Limited external imbalances and inflationary pressures

Poland’s external accounts are not a real source of concern, even though the current account surplus evaporated in H2 2018 and the deficit is expected to widen in 2019-2020. The trade deficit will remain moderate and the services balance will continue to show a major surplus. Moreover, assuming foreign direct investment in Poland generates fewer profits, the large deficit on the income balance would diminish slightly. Foreign reserves provide a comfortable safety mattress covering nearly 5 months of imports and all of the country’s short-term debt. At a time of persistently accommodating monetary policies in Europe and the United States, Poland is expected to remain attractive for non-resident investors, and the exchange rate should remain relatively stable despite certain (geo)political risks.

Inflation is expected to accelerate gradually after holding below 2% in 2017-2018 due to the decline in NAWRU, the non-accelerating wage rate of unemployment (see below), and to the decline in commodity prices in late 2018. The output gap, the difference between the potential GDP growth rate (estimated at 3.5%) and the actual GDP growth rate, will remain positive in the quarters ahead, while wages should continue to rise significantly in both nominal and real terms.
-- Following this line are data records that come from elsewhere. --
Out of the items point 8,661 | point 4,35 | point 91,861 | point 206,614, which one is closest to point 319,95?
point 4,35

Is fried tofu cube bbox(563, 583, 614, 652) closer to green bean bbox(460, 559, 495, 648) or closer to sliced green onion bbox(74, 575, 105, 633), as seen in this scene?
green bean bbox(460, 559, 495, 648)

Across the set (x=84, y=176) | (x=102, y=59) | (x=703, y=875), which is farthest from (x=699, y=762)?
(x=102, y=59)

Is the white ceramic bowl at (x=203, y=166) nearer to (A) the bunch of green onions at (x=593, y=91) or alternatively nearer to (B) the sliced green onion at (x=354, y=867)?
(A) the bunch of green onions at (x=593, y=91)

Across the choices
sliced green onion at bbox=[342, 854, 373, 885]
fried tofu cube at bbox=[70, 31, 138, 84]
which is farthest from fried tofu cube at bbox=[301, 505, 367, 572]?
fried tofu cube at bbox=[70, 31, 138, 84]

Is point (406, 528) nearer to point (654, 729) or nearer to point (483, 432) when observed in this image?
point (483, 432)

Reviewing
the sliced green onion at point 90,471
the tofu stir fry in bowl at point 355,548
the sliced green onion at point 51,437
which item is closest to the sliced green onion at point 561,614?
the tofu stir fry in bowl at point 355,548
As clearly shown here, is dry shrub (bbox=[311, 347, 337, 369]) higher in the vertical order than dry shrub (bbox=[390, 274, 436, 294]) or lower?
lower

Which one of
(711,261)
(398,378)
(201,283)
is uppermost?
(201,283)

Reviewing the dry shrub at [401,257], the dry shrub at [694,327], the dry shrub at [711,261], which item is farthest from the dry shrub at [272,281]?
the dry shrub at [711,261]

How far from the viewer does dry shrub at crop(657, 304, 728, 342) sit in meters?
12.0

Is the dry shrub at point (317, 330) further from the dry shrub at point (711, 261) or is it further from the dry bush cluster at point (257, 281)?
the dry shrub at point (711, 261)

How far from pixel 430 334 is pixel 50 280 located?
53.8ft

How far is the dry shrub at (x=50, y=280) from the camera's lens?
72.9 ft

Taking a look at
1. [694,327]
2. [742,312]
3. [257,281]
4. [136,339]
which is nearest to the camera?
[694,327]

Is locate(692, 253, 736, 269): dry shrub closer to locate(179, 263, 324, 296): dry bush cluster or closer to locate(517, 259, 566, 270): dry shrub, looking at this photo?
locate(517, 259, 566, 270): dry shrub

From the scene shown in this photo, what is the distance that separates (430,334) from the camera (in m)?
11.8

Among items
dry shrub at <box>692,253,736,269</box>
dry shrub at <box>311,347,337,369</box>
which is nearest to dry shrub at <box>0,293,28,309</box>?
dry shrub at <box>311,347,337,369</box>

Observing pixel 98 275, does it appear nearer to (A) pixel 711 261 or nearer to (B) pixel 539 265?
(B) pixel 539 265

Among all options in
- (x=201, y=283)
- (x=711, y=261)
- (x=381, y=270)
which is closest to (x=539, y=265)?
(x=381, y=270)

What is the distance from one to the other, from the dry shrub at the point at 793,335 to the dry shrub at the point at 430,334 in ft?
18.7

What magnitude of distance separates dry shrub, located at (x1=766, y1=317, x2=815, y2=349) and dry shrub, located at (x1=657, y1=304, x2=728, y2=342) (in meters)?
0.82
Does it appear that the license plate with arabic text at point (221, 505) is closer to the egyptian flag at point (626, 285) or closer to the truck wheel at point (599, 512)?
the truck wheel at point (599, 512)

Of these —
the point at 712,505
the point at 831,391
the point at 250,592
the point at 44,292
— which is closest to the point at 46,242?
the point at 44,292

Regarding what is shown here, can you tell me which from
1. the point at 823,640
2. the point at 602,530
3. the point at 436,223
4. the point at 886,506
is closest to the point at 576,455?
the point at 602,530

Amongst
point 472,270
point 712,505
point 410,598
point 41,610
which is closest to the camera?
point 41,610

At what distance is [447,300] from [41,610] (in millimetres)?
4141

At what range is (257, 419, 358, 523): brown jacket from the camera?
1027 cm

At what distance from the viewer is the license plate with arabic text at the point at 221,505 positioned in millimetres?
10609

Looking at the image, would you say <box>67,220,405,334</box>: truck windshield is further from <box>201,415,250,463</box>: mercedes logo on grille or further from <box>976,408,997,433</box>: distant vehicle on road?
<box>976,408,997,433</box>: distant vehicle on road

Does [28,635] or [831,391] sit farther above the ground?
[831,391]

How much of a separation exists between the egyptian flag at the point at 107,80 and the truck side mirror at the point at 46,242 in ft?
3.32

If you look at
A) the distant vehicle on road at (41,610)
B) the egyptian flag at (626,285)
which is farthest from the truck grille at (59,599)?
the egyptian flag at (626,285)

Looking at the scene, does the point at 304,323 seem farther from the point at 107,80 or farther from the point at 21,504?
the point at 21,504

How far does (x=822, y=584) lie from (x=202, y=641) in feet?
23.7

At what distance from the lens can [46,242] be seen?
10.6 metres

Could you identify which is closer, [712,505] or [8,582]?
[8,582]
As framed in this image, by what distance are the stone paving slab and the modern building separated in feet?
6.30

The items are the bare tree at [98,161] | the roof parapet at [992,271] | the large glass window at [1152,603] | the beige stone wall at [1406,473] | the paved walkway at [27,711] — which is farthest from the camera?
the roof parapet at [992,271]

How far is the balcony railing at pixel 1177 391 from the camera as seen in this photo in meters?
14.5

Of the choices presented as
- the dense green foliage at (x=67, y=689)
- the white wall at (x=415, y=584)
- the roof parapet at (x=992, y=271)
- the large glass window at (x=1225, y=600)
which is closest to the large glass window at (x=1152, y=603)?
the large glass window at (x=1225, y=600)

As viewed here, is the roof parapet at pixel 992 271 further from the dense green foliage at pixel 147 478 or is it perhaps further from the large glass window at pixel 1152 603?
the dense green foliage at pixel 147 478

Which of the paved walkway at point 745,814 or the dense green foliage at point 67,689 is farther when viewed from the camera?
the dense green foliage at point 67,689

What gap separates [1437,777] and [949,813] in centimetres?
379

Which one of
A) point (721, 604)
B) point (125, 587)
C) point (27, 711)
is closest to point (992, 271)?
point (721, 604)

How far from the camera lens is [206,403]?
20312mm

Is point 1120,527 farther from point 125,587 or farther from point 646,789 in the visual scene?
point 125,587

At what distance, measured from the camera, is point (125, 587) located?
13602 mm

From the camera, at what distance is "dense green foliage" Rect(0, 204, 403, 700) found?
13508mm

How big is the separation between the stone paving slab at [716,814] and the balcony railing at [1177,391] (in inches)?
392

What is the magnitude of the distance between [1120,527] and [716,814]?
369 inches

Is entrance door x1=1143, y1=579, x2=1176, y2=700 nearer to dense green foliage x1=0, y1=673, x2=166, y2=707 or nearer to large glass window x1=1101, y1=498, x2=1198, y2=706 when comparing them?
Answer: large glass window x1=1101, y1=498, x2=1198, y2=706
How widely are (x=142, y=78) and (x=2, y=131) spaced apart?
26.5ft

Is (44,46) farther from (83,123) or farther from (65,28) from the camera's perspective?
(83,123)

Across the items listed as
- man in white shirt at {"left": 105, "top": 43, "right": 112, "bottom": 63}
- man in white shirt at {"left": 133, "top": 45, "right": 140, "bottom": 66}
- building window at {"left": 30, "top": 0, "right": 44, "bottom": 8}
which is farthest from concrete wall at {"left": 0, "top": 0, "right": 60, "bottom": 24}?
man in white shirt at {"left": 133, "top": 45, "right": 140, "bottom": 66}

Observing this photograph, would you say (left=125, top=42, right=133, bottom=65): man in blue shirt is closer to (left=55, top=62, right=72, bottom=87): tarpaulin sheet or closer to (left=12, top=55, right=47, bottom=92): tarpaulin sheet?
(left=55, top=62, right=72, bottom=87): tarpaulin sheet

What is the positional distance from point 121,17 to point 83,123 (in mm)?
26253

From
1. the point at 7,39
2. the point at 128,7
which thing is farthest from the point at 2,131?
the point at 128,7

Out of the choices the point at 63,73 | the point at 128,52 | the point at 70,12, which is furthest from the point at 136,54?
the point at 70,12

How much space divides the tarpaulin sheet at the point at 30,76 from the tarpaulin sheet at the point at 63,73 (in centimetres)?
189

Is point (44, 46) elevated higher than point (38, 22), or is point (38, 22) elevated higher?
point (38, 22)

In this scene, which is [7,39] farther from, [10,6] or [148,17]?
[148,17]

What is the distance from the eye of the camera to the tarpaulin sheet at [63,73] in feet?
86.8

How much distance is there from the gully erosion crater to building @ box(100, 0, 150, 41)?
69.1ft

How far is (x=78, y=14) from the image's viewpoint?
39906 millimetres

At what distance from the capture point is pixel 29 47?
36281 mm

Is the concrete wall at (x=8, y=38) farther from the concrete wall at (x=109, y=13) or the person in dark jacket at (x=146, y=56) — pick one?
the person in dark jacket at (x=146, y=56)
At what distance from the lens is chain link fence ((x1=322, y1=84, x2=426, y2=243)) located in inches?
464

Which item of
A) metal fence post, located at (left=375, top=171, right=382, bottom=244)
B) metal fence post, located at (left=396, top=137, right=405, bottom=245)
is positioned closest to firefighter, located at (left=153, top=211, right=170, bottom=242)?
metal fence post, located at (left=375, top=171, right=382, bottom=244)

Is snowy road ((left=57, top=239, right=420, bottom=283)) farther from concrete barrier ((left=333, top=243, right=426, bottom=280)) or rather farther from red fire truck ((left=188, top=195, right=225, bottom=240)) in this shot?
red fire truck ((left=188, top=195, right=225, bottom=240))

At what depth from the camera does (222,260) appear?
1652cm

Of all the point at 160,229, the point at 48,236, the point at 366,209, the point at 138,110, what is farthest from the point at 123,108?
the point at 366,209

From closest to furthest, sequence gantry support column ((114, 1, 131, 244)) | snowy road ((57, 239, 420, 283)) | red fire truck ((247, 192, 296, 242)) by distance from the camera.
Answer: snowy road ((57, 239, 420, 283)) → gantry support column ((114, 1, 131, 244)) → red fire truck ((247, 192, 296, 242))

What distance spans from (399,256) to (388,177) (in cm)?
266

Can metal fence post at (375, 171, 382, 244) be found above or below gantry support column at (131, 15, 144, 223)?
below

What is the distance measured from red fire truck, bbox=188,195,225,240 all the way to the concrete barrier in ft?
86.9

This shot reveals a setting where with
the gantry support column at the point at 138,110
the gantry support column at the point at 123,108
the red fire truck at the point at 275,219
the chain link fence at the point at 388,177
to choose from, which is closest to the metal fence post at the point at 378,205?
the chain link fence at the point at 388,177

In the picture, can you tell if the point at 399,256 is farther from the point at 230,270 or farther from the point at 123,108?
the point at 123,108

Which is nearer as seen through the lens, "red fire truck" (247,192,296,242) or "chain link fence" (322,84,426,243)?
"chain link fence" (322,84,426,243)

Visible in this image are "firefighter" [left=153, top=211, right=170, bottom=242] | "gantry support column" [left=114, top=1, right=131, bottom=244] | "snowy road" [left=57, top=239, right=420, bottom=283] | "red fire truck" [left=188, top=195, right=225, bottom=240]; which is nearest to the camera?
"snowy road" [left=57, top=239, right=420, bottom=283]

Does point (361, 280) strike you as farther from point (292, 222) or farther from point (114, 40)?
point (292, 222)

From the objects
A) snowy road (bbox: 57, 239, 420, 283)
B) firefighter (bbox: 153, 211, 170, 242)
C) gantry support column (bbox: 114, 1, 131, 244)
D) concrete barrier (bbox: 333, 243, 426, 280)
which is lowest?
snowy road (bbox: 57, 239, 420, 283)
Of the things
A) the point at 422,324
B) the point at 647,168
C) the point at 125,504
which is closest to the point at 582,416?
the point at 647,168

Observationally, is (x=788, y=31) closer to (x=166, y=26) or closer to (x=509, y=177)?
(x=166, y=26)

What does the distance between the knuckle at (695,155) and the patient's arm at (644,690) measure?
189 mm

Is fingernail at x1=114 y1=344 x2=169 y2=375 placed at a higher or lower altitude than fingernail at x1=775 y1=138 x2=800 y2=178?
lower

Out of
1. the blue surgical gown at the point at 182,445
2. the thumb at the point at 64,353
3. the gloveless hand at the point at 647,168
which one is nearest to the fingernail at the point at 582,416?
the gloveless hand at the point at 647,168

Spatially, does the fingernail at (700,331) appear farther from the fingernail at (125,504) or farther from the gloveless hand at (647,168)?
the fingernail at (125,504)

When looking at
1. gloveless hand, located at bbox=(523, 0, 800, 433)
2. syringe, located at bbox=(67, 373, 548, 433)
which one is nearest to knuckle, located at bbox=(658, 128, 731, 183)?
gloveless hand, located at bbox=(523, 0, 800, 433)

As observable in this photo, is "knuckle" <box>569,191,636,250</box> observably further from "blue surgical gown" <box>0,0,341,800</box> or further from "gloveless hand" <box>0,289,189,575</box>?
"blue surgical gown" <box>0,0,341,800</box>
Headline and core inflation will converge on the target rate of 2.5% in 2020. The Central Bank (NBP) might begin to raise its key policy rate moderately, after holding it at 1.5% since March 2015. However, NBP governor Adam Glapinski stated in early April that he did not expect a change in key rates before the end of the current monetary policy committee’s mandate in 2022.

Demographics, labour supply, wages and productivity: squaring the circle

Labour market

The jobless rate has declined from 9% in 2014 to 3.8% in 2018 (Eurostat data). Full employment has resulted in a shortage of labour that is restricting production capacity, notably in construction and industry. However, productivity gains and the inflow of foreign workers, notably Ukrainians (about 1 million since 2014 thanks to simplified procedures for obtaining work permits for six non-EU countries) has limited the increase in unit labour costs and reduced NAWRU. In real terms, wage growth accelerated from 2.5% a year between 2010 and 2016 to 5.5% in 2018. Over the same period, labour productivity gains followed similar trends, rising from 4.5% a year in 2010-2016 to 6.5% in 2018 (IMF, Country Report 19/38, Selected Issues, February 2019). Yet the 12-month delay in reporting non-resident workers in official employment statistics has tended to play down productivity gains in recent years.

With European competition to attract skilled workers likely to intensify in the years ahead (especially with Germany), innovation and automation are seen as solutions for the shortages of labour supply and the search for productivity gains. Yet to curb Poland’s slow demographic decline over the past two decades, strong-willed family and emigrant policies (including incentives for Polish emigrants to return home) will be crucial for boosting the country’s growth potential and macroeconomic prospects in the medium to long term.